// April 1, 2013//
Dominion said Monday that it has reached three major milestones in its Dominion Cove Point LNG liquefaction project.
The company has fully subscribed the marketed capacity of the project, awarded major contracts and will submit an application today for the $3.4 billion to $3.8 billion facility to the Federal Energy Regulatory Commission. The filing is more than 12,000 pages and details the safety, environment, security, cost and community effects of the new liquified natural gas facility.
In a news release,Dominion said it has signed 20-year terminal service agreements with Pacific Summit Energy LLC, a U.S. affiliate of Japanese trading company Sumitomo Corp., and GAIL Global (USA) LNG LLC, a U.S. affiliate of GAIL (India) Ltd. Those companies have each contracted for half of the marketed capacity. Sumitomo, in turn, has announced agreements to serve Tokyo Gas Co. and Kansai Electric Power Co., Inc. According to Dominion, GAIL is the largest natural gas processing and distributing company in India.
Dominion has awarded its engineering, procurement and construction (EPC) contract for new liquefaction facilities to IHI/Kiewit Cove Point, a joint venture between IHI E&C International Corp. of Houston and Kiewit Corp. of Omaha, Neb.
“Japan and India are important allies and trading partners of the United States that are in need of secure sources of natural gas, and Sumitomo and GAIL are high-quality companies working to meet those needs,” Thomas F. Farrell II, Dominion chairman, president and CEO of the Richmond-based energy company, said in a statement. “We believe the agreements we have signed serve very important economic goals for all three nations.”
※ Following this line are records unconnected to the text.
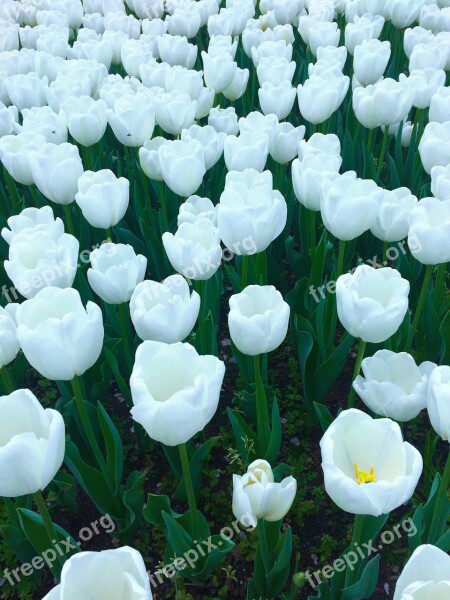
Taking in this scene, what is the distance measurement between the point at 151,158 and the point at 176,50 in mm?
1303

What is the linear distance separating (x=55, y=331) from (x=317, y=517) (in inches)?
43.5

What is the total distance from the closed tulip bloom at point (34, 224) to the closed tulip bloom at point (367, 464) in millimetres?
1137

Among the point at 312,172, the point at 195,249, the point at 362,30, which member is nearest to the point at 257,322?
the point at 195,249

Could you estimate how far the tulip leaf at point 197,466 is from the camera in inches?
71.7

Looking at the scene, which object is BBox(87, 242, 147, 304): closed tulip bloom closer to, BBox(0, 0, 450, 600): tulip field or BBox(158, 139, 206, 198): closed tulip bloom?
BBox(0, 0, 450, 600): tulip field

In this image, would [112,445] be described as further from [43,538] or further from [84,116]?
[84,116]

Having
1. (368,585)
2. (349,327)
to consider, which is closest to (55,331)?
(349,327)

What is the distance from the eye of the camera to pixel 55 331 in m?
1.43

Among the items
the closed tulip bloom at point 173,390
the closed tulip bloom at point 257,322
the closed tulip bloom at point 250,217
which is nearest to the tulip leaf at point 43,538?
the closed tulip bloom at point 173,390

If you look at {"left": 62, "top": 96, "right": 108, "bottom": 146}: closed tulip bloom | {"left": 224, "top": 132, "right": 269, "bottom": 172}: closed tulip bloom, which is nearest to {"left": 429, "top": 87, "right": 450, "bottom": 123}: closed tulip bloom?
{"left": 224, "top": 132, "right": 269, "bottom": 172}: closed tulip bloom

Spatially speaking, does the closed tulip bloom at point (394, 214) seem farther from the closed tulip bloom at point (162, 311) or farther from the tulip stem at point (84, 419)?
the tulip stem at point (84, 419)

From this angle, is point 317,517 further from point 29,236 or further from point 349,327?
point 29,236

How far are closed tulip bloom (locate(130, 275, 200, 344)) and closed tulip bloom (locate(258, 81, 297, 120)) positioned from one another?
1504mm

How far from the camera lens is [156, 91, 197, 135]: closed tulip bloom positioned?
8.92 ft
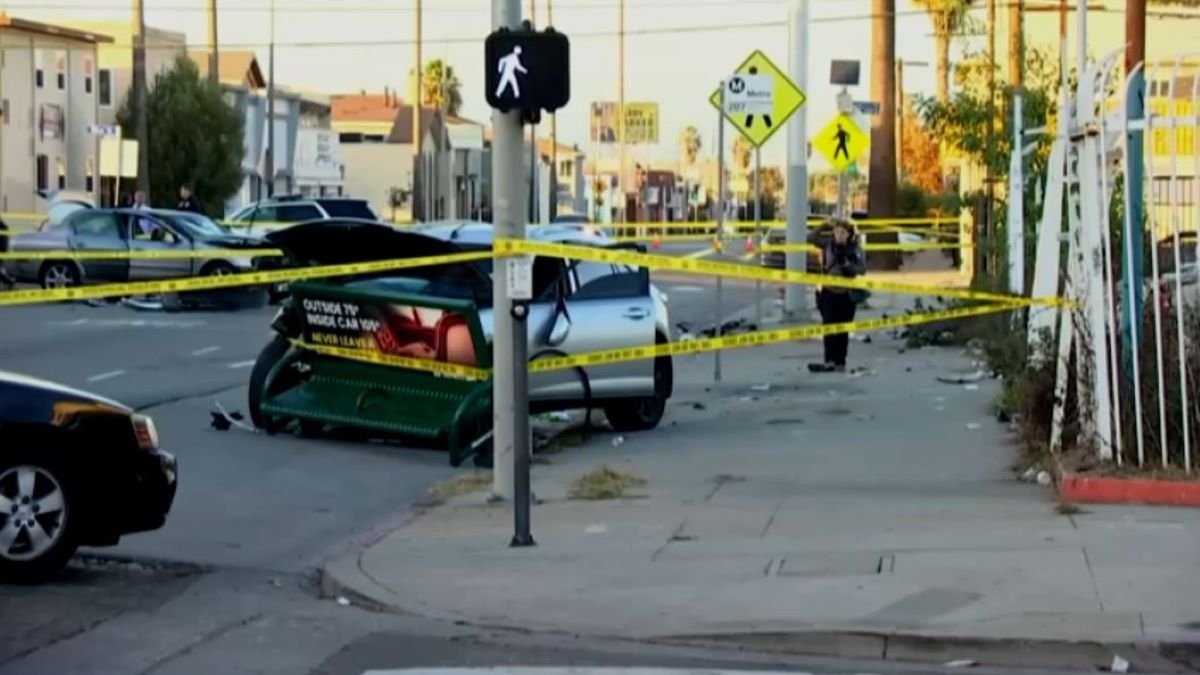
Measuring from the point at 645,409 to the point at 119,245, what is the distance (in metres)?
19.0

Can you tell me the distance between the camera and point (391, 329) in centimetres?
1452

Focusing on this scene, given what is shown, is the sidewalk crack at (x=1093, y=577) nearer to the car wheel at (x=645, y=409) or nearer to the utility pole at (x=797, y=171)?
the car wheel at (x=645, y=409)

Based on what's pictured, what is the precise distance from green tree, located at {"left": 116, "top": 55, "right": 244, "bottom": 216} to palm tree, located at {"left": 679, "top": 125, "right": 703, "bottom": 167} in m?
121

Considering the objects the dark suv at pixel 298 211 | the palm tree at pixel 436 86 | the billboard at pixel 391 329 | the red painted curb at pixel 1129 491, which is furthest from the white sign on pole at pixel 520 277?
the palm tree at pixel 436 86

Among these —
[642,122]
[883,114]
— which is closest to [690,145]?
[642,122]

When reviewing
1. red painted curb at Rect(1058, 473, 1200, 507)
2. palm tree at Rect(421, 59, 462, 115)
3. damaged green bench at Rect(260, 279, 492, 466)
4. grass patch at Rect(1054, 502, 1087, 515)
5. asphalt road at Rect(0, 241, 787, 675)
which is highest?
palm tree at Rect(421, 59, 462, 115)

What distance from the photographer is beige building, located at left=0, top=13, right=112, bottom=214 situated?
2338 inches

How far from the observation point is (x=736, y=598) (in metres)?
9.02

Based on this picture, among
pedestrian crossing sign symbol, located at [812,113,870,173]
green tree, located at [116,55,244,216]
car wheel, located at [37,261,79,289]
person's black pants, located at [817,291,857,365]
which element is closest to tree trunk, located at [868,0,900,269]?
pedestrian crossing sign symbol, located at [812,113,870,173]

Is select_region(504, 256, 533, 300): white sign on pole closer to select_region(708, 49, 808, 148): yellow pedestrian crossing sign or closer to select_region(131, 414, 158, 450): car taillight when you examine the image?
select_region(131, 414, 158, 450): car taillight

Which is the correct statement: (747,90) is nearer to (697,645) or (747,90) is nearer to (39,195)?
(697,645)

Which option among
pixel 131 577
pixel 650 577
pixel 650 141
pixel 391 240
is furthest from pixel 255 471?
pixel 650 141

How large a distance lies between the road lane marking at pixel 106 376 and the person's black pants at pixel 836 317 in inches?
311

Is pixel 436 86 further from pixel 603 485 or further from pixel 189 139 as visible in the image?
pixel 603 485
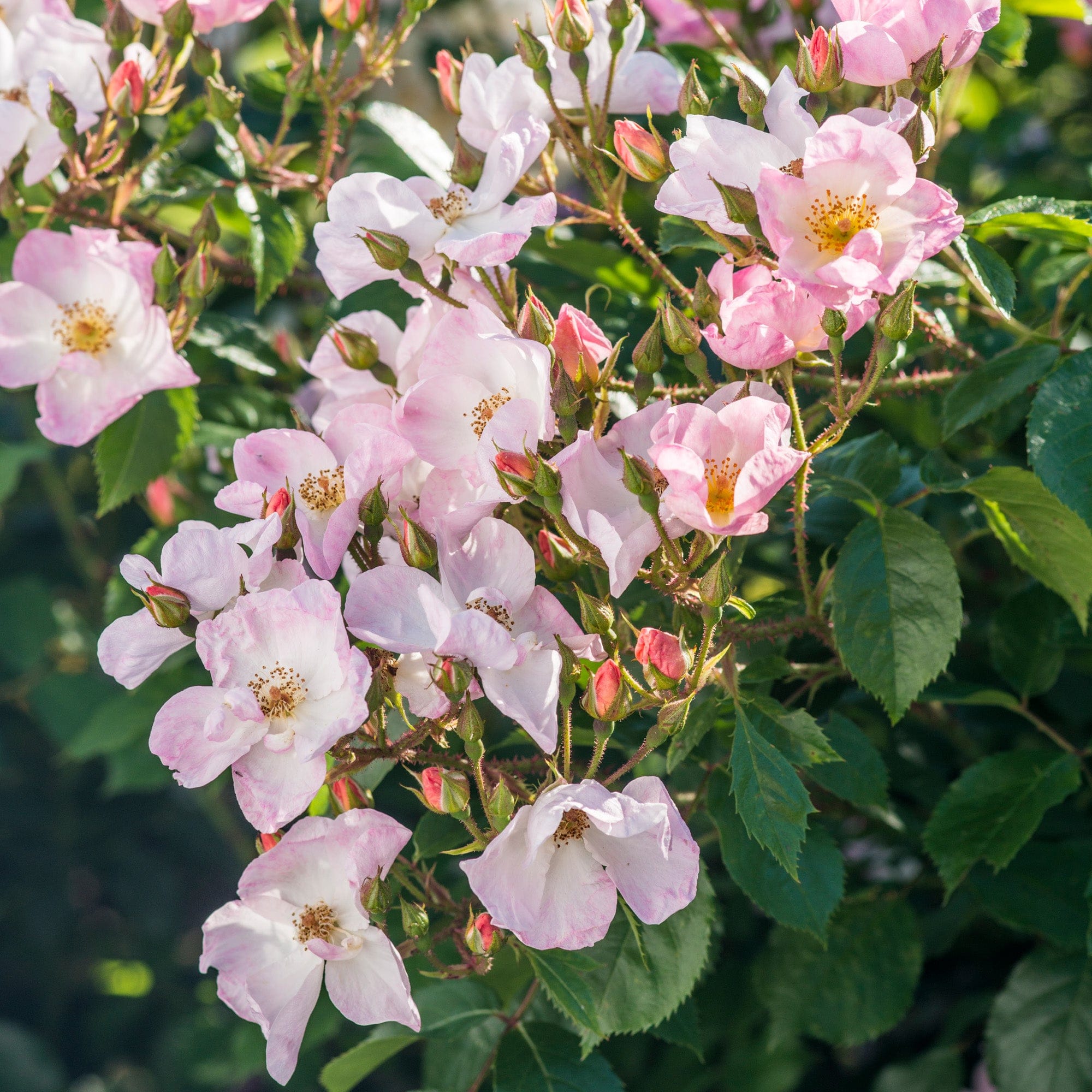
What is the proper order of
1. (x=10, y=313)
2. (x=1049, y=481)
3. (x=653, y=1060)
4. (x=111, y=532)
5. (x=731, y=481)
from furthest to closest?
(x=111, y=532), (x=653, y=1060), (x=10, y=313), (x=1049, y=481), (x=731, y=481)

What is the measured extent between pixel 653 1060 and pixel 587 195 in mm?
1082

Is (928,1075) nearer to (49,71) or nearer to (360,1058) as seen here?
(360,1058)

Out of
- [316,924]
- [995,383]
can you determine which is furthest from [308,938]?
[995,383]

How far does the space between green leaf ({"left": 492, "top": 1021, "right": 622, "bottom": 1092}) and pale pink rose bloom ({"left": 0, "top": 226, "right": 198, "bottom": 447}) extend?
1.71 ft

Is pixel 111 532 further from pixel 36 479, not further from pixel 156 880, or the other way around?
pixel 156 880

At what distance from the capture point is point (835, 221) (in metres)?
0.56

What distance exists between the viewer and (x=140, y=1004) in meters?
1.72

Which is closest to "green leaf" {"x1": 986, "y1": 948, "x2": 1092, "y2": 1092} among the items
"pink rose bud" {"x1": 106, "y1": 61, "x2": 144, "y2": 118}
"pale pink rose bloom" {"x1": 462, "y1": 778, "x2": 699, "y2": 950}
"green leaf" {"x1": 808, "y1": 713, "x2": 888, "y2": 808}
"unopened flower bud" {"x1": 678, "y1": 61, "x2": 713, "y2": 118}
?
"green leaf" {"x1": 808, "y1": 713, "x2": 888, "y2": 808}

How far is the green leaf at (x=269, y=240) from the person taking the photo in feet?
2.90

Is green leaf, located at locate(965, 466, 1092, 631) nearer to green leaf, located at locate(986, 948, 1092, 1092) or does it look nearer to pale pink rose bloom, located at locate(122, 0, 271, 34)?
green leaf, located at locate(986, 948, 1092, 1092)

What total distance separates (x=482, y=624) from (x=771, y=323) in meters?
0.22

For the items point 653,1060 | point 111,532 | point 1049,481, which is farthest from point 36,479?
point 1049,481

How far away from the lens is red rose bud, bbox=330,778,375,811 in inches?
24.5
While the gas liquefied at Cove Point may be sourced from a wide variety of areas, Farrell noted that Cove Point – located on the Chesapeake Bay in Lusby, Md. – would be a premier facility in terms of direct access to the Marcellus and Utica shale plays, two of the most prolific natural gas basins in North America. “No other proposed liquefaction facility can provide the strategic value in terms of supply and location,” Farrell said. “We believe that having achieved these milestones of signed terminal service agreements, an EPC contract and our FERC filing, we are well positioned to obtain permission from the U.S. Department of Energy to move forward with this vital infrastructure project.”
Dominion said benefits of this project are expected to be far-reaching. One study has shown that up to 4,000 jobs would be created in Maryland during the construction phase. Benefits to the natural gas and other industries would support another 14,600 jobs once the facility enters service. The project would produce an estimated $9.8 billion in royalty payments to mineral owners over 25 years. And, about $1 billion annually of additional federal, state and local government revenues would be generated directly and indirectly.
Subject to regulatory approvals, Dominion plans to start construction on the 5.25-MTPA (million tons per annum) facility in 2014 and put the liquefaction facilities in service in 2017.
Customers also have signed precedent agreements for service on the 88-mile Cove Point pipeline, which connects the facility to a nexus of interstate natural gas pipelines in northern Virginia. According to Dominion, customers will procure their own natural gas and deliver it to the Cove Point pipeline. Dominion will liquefy the gas, store it and load it into ships brought to the facility on the Chesapeake Bay. Dominion will provide a tolling service, and will not take possession of either the natural gas or the LNG.